Gamers don't want to have a worldly scenario thrust upon them; it's simply not entertaining. It's not epic, it's not world ending, and it doesn't give one the same feeling of victory and accomplishment that is derived from "saving the world." Imagine, for a moment, owning a store in which there are only two games. One involves (for lack of a better scenario) a star-traveling hero on a quest to destroy the demon-spawning Clock Tower at the End of the Universe. The other involves a middle-aged man adopting an orphan from Russia. Both have received equally stellar reviews, and both sport the same game play mechanics (assume, ok). Which is more likely to fly off of the shelf? The former. Why? Because it's quite a bit more riveting.

Also consider this face: battle mechanics. While saving the rainforest is an interesting concept, to be sure, it is difficult to imagine a plucky young idealist squaring off against two Bulldozers and a CEO. Perhaps they could cast Picketing3? Jibes aside, such a game is innately difficult to conceive. This is, undoubtedly, another factor in such a title's lack of existence: nobody can think of a way to make it work.

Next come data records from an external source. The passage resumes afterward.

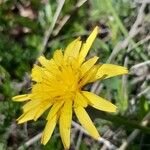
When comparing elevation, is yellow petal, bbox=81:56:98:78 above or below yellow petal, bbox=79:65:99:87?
above

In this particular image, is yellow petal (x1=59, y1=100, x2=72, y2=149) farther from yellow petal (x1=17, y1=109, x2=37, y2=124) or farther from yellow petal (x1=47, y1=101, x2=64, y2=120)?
yellow petal (x1=17, y1=109, x2=37, y2=124)

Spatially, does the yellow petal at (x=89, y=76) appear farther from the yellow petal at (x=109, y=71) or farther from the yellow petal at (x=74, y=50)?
the yellow petal at (x=74, y=50)

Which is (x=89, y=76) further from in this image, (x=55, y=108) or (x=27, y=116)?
(x=27, y=116)

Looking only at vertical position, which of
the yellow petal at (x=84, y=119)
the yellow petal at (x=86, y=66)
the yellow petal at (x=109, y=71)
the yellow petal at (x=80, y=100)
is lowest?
the yellow petal at (x=84, y=119)

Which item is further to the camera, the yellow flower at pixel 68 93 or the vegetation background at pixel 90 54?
the vegetation background at pixel 90 54

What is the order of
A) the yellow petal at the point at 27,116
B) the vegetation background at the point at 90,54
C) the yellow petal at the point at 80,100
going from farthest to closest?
the vegetation background at the point at 90,54 → the yellow petal at the point at 27,116 → the yellow petal at the point at 80,100

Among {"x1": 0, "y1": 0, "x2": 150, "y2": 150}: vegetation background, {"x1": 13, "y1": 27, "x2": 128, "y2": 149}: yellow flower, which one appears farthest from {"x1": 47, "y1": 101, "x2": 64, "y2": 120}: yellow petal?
{"x1": 0, "y1": 0, "x2": 150, "y2": 150}: vegetation background

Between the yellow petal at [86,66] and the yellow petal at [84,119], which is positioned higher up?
the yellow petal at [86,66]

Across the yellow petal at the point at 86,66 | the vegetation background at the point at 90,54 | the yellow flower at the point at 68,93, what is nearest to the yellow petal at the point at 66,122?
the yellow flower at the point at 68,93
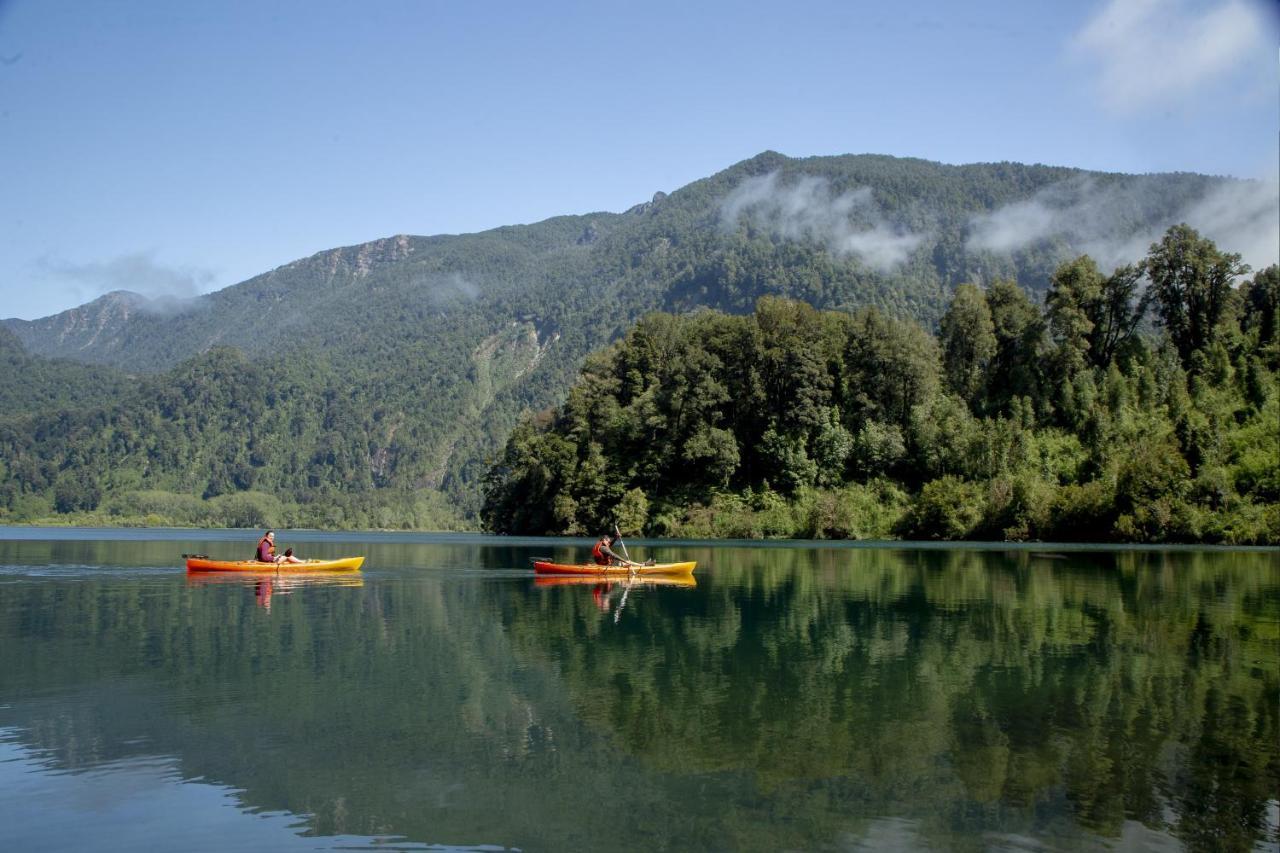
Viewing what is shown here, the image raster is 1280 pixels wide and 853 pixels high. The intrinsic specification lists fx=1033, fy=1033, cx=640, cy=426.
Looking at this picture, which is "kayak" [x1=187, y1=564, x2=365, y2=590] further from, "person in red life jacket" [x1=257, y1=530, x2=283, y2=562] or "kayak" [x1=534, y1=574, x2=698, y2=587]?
"kayak" [x1=534, y1=574, x2=698, y2=587]

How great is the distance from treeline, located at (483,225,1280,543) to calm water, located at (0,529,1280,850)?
5595 centimetres

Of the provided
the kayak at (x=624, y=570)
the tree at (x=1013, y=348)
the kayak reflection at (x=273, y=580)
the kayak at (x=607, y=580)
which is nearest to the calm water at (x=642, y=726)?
the kayak reflection at (x=273, y=580)

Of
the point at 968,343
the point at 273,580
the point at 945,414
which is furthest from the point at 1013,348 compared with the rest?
the point at 273,580

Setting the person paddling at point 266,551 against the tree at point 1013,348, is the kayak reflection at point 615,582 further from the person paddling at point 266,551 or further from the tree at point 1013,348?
the tree at point 1013,348

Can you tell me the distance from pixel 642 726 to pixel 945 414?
85296 mm

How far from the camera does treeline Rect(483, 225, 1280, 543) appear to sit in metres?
89.6

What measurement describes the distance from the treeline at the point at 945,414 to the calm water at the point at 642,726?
184 feet

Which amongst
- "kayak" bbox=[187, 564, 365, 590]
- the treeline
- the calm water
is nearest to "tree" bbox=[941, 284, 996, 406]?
the treeline

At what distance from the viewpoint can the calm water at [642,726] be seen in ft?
44.1

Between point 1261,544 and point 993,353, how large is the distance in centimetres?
3338

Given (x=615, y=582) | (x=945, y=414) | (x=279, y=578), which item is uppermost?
(x=945, y=414)

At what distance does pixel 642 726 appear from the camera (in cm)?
1852

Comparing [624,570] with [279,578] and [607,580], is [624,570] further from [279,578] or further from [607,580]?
[279,578]

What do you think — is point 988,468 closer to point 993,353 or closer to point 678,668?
point 993,353
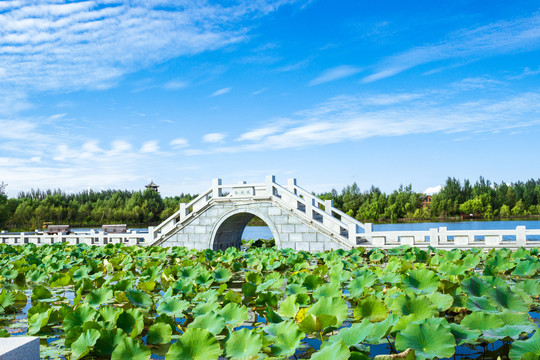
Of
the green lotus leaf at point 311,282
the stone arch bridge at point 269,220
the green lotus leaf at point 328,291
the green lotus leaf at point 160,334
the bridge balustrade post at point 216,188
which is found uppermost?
the bridge balustrade post at point 216,188

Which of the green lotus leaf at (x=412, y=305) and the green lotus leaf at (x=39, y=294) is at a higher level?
the green lotus leaf at (x=412, y=305)

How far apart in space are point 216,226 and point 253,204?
4.95 feet

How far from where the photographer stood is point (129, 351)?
123 inches

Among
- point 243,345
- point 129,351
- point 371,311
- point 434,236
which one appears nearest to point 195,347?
point 243,345

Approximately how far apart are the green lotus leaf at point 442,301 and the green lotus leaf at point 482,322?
2.13 feet

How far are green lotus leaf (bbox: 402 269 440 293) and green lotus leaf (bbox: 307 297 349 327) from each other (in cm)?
139

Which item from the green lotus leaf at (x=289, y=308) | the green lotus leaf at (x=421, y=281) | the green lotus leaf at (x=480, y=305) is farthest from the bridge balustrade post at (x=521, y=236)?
the green lotus leaf at (x=289, y=308)

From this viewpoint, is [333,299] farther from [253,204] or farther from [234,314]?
[253,204]

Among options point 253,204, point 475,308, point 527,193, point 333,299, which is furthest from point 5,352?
point 527,193

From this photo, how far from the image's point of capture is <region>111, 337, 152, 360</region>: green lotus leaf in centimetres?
310

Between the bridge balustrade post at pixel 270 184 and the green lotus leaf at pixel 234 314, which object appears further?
the bridge balustrade post at pixel 270 184

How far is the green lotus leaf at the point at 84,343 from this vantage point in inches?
131

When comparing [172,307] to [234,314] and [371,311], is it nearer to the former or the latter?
[234,314]

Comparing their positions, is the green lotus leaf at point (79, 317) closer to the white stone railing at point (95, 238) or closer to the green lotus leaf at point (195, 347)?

Yes, I understand that I am being considerably close-minded about this, but do not misconstrue what I'm saying, as I am not knocking Carmine's suggestions (actually, were such a game to crop up, I myself would probably buy it just because I enjoy quirky things like that). I am merely pointing out the oft-repeated reasons why such titles will probably never see the light of day: sales would be abominably low, and developers would have a hell of a time figuring out how to work such a situation into a playable game. So, in this case, actually "saving the world" beats just saving the world.